For the sake of our purposes, let’s say the “Affinity” algorithm achieved a P2BB of 80%. We want to then declare its winning position and kill off the losing algorithm, making notes on why our “High Intent” audience preferred it over the “Similarity” strategy.
In this case, we’ll conclude that personalized recommendations based on an individual’s previously expressed affinities was more powerful than showing a similar item to the one already in view for this audience. And with these insights, we’ll then go on to test another algorithm against our winning “Affinity” strategy.
Our next test could be a completely different algorithm, such as “Viewed Together,” or modifications could be made to the existing experiment. For example, adding dynamic inclusion/exclusion filtering rules such as “only show products above $25” or “only show items within the same category.”
This process can be continued indefinitely to further maximize results, but it’s always good to set a benchmark to hit that will allow room for additional improvements to be made to the experience, like the messaging element of the recommendation widget.

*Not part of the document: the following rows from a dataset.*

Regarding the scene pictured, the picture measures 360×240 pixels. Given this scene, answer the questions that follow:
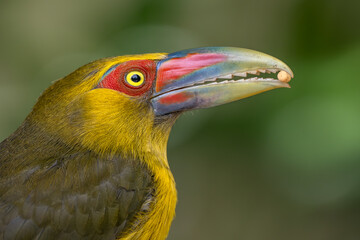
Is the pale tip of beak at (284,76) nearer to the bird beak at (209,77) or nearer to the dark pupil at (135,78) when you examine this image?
the bird beak at (209,77)

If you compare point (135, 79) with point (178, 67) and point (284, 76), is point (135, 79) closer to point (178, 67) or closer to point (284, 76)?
point (178, 67)

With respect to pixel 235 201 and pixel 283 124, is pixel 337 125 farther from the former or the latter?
pixel 235 201

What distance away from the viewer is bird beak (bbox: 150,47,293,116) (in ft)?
10.5

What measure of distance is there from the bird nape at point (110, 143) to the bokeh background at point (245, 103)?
5.10 feet

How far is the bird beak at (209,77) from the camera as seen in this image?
10.5ft

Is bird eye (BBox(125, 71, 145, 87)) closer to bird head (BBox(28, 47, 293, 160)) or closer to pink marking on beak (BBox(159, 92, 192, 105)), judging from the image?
bird head (BBox(28, 47, 293, 160))

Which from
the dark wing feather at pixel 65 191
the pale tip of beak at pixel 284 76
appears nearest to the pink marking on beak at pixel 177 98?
the dark wing feather at pixel 65 191

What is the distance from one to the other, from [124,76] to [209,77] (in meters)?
0.55

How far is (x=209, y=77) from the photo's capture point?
3.26m

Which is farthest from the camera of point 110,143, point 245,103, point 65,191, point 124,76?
point 245,103

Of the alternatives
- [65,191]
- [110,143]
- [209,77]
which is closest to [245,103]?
[209,77]

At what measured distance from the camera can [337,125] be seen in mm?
4309

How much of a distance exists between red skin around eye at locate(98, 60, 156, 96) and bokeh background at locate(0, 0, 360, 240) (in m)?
1.84

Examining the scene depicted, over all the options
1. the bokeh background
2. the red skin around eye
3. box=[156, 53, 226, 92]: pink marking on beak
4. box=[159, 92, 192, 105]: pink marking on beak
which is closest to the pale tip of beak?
box=[156, 53, 226, 92]: pink marking on beak
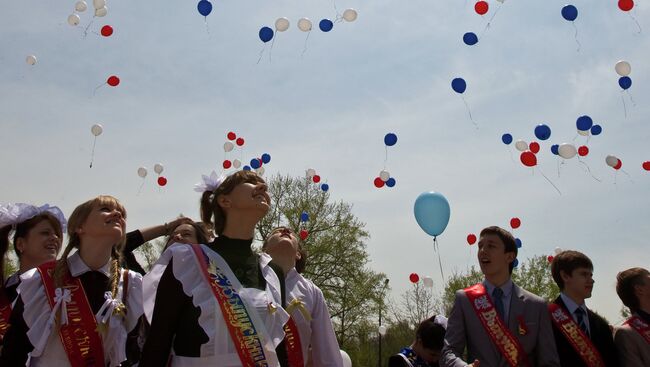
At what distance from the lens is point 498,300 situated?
4523 mm

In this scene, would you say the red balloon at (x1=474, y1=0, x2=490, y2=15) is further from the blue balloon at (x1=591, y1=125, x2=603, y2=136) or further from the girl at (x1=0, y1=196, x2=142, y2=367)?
the girl at (x1=0, y1=196, x2=142, y2=367)

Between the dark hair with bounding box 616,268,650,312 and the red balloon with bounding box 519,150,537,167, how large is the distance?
2.90m

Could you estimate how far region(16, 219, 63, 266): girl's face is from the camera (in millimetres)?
4270

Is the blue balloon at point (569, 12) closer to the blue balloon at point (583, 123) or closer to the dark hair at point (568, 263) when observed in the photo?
the blue balloon at point (583, 123)

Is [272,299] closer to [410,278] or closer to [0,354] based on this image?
[0,354]

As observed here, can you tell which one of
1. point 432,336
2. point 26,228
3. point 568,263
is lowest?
point 432,336

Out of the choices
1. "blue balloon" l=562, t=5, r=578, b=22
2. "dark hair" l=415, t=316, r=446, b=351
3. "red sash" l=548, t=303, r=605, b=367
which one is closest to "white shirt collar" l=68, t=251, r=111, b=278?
"dark hair" l=415, t=316, r=446, b=351

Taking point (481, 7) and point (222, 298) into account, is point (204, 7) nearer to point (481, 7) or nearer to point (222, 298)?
point (481, 7)

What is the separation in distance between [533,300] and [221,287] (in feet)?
8.47

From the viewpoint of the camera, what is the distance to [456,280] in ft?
93.9

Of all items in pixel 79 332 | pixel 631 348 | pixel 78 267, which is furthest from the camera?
pixel 631 348

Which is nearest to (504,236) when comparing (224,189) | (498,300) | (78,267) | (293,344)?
(498,300)

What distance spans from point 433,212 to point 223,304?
257 inches

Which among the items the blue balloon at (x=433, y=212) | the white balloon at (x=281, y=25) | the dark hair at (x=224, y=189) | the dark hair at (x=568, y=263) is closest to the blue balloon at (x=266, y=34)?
the white balloon at (x=281, y=25)
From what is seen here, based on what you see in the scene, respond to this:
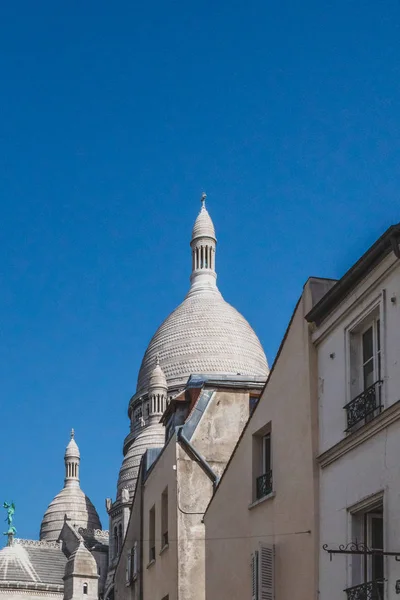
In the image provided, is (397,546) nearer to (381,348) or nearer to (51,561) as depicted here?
(381,348)

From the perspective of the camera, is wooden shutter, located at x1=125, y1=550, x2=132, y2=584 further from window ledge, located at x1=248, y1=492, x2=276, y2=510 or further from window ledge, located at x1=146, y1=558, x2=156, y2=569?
window ledge, located at x1=248, y1=492, x2=276, y2=510

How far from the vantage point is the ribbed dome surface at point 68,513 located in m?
124

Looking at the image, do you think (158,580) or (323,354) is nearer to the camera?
(323,354)

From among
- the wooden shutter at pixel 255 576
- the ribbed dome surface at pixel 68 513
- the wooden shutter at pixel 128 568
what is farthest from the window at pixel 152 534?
the ribbed dome surface at pixel 68 513

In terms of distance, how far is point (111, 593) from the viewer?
107750 millimetres

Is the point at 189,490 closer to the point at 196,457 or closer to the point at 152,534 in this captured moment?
the point at 196,457

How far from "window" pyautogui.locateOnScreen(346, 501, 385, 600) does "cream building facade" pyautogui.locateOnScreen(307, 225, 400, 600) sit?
0.04ft

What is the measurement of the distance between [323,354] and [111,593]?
9560 centimetres

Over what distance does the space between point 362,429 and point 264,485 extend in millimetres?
4055

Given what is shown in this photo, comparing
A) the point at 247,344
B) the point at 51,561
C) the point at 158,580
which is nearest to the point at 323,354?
the point at 158,580

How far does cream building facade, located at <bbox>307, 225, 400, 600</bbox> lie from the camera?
13.3 m

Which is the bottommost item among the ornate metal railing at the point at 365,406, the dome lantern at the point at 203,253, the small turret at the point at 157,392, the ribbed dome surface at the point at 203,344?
the ornate metal railing at the point at 365,406

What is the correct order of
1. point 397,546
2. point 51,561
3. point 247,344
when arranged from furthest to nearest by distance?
point 247,344 → point 51,561 → point 397,546

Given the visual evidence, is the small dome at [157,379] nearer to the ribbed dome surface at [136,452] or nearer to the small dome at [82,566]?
the ribbed dome surface at [136,452]
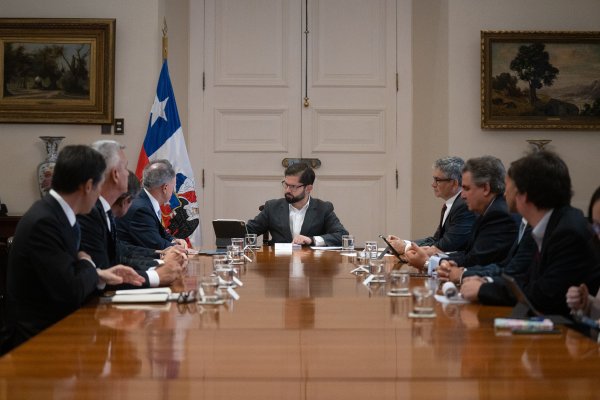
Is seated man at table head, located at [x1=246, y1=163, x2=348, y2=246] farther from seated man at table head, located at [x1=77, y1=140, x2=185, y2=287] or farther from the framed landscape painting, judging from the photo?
seated man at table head, located at [x1=77, y1=140, x2=185, y2=287]

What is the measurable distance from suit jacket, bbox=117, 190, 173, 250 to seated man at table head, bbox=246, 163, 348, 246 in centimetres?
161

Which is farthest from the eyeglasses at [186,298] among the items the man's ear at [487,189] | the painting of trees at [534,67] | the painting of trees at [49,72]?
the painting of trees at [534,67]

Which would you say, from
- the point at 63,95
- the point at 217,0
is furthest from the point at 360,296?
the point at 217,0

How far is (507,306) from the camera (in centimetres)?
353

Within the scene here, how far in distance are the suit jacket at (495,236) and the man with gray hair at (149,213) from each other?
222 centimetres

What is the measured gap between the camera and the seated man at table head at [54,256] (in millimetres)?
3410

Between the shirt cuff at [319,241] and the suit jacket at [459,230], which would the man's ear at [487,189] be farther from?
the shirt cuff at [319,241]

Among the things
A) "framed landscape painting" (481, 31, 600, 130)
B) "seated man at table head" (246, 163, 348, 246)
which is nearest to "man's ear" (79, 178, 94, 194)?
"seated man at table head" (246, 163, 348, 246)

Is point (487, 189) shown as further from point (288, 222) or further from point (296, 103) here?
point (296, 103)

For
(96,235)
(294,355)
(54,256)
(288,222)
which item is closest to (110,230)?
(96,235)

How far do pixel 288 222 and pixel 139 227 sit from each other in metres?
1.78

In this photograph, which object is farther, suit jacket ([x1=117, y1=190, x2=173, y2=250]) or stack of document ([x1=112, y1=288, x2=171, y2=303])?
suit jacket ([x1=117, y1=190, x2=173, y2=250])

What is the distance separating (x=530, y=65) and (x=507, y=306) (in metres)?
5.90

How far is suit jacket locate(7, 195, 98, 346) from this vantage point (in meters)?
3.40
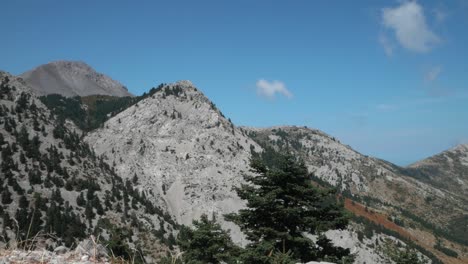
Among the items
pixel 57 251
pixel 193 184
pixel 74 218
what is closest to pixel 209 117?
pixel 193 184

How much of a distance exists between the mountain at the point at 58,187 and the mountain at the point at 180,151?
13.3 m

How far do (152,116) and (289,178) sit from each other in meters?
108

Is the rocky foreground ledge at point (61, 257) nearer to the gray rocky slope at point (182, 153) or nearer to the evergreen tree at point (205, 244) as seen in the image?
the evergreen tree at point (205, 244)

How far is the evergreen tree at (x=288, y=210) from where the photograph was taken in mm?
23141

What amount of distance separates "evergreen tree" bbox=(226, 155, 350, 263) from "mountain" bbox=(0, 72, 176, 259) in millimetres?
33766

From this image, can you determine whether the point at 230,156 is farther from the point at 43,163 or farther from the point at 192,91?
the point at 43,163

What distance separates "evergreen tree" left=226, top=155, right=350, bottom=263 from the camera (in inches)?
911

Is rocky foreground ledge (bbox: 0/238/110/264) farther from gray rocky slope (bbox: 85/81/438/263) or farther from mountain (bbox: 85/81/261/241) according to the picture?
mountain (bbox: 85/81/261/241)

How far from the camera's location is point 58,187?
227 ft

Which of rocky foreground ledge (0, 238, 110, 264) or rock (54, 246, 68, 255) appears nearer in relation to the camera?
rocky foreground ledge (0, 238, 110, 264)

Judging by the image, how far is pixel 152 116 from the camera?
5025 inches

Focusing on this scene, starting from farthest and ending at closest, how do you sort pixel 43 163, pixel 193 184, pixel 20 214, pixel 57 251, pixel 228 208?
1. pixel 193 184
2. pixel 228 208
3. pixel 43 163
4. pixel 20 214
5. pixel 57 251

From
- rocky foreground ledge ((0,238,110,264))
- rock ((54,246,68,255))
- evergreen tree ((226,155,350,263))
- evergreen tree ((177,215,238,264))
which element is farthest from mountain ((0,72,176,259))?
rocky foreground ledge ((0,238,110,264))

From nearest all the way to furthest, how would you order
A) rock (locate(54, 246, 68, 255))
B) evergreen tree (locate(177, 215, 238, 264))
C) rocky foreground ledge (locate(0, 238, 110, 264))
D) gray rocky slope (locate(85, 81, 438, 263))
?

Step 5. Fine tuning by testing other experience elements
It might seem trivial given the title of the recommendation widget usually consists of only a few words, but it’s absolutely critical to contextualize to audiences why a particular selection of products is being shown.
Using our winning “Affinity” algorithm, let’s put together a series of message options to test and roll out the best performing variation:
- Control – Recommended for You
- Variation A – Just for You
- Variation B – Tailored to You
- Variation C – Chosen for You
- Variation D – Based on Your Views
Use CopywriteML to generate more alternative copy for your text and calls-to-action with AI.
Beyond messaging, teams can also experiment with the overall look and feel of the recommendation widget as well as its placement on the page.
From zero to personalization with recommendations
The only way to overcome the paradox of choice associated with personalization is to simply get started. And while there is no right answer when it comes to where a company’s journey begins, there are higher impact efforts teams can prioritize right out of the gate to generate meaningful quick wins that will lay the foundation for the rest of their program.
Hopefully the process above will allow you to get there just a little easier!